Winter Driving Tips

Preparedness

Check with National Weather Service before traveling. The National Weather Service issues winter weather warnings, watches and advisories. Please see www.arh.noaa.gov/hazards.php

No Winter Maintenance: A few major highways are not maintained during the winter months. Travel is strongly discouraged for your safety. Please abide by these warnings as roads are impassable due to extreme weather conditions and may be life threatening. Emergency services and travel assistance are not available. These warnings are noted under Urgent Reports on the 511.Alaska.gov.

Generally the following highways are not maintained during the winter months (October – May). These dates may vary depending on changing weather patterns year-after-year.

Denali Highway

Denali Park Highway (Please contact the Denali National Park for more information)

Taylor Highway

Top-of-the World Highway

McCarthy Road (limited plowing occurs to access airport)

Nome area: Kourgarok Road/Nome-Taylor Highway (closed beyond Milepost 13); Nome-Teller Highway (closed beyond Milepost 8); Council Road (closed beyond Milepost 3); Glacier Creek Road; Saint Mary’s/Mountain Village Road.

Prepare your vehicle.
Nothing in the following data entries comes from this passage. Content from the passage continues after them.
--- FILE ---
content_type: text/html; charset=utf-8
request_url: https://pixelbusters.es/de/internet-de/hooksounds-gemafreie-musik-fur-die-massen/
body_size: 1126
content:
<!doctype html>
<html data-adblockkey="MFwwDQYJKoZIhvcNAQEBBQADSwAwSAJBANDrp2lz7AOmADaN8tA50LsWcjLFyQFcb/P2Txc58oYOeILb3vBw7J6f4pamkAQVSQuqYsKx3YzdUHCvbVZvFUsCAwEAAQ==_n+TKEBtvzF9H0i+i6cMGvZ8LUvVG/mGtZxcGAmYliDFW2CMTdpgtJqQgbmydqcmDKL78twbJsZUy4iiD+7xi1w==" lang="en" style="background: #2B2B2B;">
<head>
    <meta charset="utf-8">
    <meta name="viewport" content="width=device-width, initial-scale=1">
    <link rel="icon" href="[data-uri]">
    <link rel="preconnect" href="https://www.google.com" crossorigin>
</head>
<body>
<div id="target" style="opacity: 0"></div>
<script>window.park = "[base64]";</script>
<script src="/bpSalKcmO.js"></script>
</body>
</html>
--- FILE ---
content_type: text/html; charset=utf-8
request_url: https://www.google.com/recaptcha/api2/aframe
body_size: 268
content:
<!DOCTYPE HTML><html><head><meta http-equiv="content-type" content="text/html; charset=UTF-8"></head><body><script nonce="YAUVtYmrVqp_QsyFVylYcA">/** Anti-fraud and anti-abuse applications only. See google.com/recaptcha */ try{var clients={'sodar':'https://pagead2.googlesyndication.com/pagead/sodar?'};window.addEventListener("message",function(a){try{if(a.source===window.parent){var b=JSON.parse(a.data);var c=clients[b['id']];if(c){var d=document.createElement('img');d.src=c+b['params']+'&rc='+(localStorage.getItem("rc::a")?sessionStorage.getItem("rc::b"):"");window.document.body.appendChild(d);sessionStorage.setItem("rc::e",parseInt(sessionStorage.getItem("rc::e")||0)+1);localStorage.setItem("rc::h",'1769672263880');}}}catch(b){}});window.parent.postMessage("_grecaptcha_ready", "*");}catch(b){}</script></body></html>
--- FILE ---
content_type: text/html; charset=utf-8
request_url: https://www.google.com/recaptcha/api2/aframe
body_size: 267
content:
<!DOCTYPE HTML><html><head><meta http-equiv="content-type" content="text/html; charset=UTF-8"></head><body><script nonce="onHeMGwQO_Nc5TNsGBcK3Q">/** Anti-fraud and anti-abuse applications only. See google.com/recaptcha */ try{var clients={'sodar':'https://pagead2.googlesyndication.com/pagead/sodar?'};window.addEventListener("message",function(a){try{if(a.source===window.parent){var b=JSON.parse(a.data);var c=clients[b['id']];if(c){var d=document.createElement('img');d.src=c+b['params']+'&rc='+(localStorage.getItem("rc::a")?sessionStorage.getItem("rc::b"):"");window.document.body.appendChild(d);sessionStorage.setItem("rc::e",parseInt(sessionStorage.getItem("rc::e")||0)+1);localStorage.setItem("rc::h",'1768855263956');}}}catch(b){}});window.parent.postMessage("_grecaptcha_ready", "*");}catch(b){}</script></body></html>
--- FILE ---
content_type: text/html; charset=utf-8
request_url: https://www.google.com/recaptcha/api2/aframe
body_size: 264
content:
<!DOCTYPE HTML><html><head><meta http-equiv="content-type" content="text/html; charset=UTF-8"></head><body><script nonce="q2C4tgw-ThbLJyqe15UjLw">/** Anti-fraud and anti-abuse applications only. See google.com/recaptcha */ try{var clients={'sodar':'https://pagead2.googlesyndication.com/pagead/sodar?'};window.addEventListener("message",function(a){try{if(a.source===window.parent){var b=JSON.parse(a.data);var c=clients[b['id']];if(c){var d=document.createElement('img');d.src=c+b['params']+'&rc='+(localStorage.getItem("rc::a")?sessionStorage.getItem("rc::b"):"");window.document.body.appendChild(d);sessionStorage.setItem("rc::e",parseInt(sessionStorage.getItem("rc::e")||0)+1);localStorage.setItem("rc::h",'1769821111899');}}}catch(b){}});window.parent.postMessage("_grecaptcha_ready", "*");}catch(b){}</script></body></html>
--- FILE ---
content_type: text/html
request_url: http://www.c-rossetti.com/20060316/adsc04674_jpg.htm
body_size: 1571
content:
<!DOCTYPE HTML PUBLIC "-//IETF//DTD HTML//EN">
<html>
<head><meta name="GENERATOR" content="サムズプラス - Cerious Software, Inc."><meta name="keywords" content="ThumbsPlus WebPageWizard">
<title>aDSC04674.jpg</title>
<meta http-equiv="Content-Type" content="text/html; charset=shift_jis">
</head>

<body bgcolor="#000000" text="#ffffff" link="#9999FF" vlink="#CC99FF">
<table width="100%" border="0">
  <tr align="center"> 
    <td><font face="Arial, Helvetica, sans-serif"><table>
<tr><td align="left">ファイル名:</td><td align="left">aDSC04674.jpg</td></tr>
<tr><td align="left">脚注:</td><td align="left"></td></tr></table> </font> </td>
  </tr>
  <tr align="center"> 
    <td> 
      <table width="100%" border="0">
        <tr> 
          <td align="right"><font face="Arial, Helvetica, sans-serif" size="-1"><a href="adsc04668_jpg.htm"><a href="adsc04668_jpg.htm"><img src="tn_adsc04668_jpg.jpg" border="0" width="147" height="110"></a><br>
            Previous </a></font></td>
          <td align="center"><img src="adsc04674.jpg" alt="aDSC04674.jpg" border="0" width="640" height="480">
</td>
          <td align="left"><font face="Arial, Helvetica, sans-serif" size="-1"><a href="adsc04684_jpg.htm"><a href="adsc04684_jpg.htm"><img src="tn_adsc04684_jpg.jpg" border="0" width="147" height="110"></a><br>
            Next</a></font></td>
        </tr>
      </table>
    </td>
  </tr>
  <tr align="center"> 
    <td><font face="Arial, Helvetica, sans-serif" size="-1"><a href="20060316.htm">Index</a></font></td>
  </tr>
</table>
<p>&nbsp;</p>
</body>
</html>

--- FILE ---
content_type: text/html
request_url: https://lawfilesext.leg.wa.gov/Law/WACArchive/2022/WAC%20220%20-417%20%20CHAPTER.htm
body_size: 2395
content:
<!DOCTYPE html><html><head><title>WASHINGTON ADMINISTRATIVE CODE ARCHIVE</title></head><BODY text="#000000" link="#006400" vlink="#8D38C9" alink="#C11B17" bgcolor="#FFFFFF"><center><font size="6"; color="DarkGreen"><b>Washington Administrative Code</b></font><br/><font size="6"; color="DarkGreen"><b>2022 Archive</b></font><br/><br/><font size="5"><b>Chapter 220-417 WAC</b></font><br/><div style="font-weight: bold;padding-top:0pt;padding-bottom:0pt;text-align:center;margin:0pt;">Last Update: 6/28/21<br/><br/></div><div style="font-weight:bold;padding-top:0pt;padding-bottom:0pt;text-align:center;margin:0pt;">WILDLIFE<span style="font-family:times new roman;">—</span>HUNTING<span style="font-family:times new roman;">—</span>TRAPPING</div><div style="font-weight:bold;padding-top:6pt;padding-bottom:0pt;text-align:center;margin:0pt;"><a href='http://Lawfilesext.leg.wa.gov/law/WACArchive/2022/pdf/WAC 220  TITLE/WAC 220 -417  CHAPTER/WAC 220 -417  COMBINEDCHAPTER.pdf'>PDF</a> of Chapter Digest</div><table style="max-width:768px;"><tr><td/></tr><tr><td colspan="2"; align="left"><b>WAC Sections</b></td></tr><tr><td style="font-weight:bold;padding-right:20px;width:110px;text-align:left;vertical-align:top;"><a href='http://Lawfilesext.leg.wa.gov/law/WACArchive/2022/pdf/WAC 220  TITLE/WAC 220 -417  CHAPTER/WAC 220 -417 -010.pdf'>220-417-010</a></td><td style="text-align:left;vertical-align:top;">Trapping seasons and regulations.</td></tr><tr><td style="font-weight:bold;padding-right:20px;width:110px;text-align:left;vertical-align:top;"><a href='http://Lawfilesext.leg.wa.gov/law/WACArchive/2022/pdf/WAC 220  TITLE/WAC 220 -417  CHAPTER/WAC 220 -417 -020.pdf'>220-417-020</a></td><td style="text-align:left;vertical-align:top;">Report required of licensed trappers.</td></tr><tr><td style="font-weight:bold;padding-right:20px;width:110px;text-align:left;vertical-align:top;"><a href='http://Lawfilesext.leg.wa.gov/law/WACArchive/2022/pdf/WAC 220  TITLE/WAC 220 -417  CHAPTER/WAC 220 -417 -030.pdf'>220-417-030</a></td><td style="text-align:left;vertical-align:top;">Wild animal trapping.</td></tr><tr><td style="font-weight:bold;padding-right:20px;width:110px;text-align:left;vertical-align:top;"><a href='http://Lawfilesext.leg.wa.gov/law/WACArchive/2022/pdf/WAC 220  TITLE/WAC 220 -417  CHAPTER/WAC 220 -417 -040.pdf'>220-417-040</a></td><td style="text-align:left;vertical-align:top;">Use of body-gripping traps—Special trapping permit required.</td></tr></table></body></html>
Make sure your vehicle is properly equipped for winter driving conditions and/or incase of an emergency. While you should keep your vehicle in top operating condition all year round, it is especially important to get it winterized. Read your owner’s manual and check the following: tire pressure, defroster & heater, battery & lights, motor oil, antifreeze, belts, hoses, filters, brakes, brake fluid, wiper blades and windshield washer fluid. Carry extra provisions in case you get stranded, i.e., flares, candles, blankets, food, shovel, etc.

Reduce speeds. Drive according to road and weather conditions. Remember, the posted speed limits are for dry pavement.

Snow Removal. Watch for snow removal equipment and give them plenty of room. Stay at least 200 feet back and don’t pass on the right. Caution: Snow removal equipment can cause white out conditions when driving too close.

Stay Alert. Large animals crossing Alaska’s highways occur often, i.e. moose, caribou. Watch for snow removal equipment and give them plenty of room. Stay at least 200 feet back and don’t pass on the right.

Wildlife Crossing. Large animals crossing Alaska’s highways occur often, i.e., moose, caribou. Typical caribou migrations occur on the Richardson and Tok-Cutoff Highways, but may occur elsewhere. Caribou notices are generally posted on the 511.Alaska.gov, but you should always remain alert for large animal’s crossing.

Leave plenty of room for stopping. It takes more time to stop when the roads are wet or icy.

Drive with your headlights on. Turn your lights on so others can see you.

Watch for ice on bridges and overpasses. Even when the rest of the road is in good condition. Bridge decks and overpasses ice up first.

Studded tire usage. Studded tires may be used from Sept 15 – May 1st.

Seatbelts saves lives. Wear a safety belt. It’s the law and for your own safety.

Don’t drink and drive, not even with a “buzz.” Drinking and driving don’t mix. Use a designated driver.

Cellular phone coverage is limited. Cellular phone coverage is very sporadic outside Anchorage and Fairbanks. Prepare your vehicle before you travel and check the National Weather Service forecasts.

Slower traffic keep right. Pull over and allow vehicles to safely pass. It is illegal to hold up 5 or more vehicles behind you.

Wait it out! Always plan plenty of time to reach your destination. You do not want to feel rushed into driving through adverse weather conditions. Wait it out!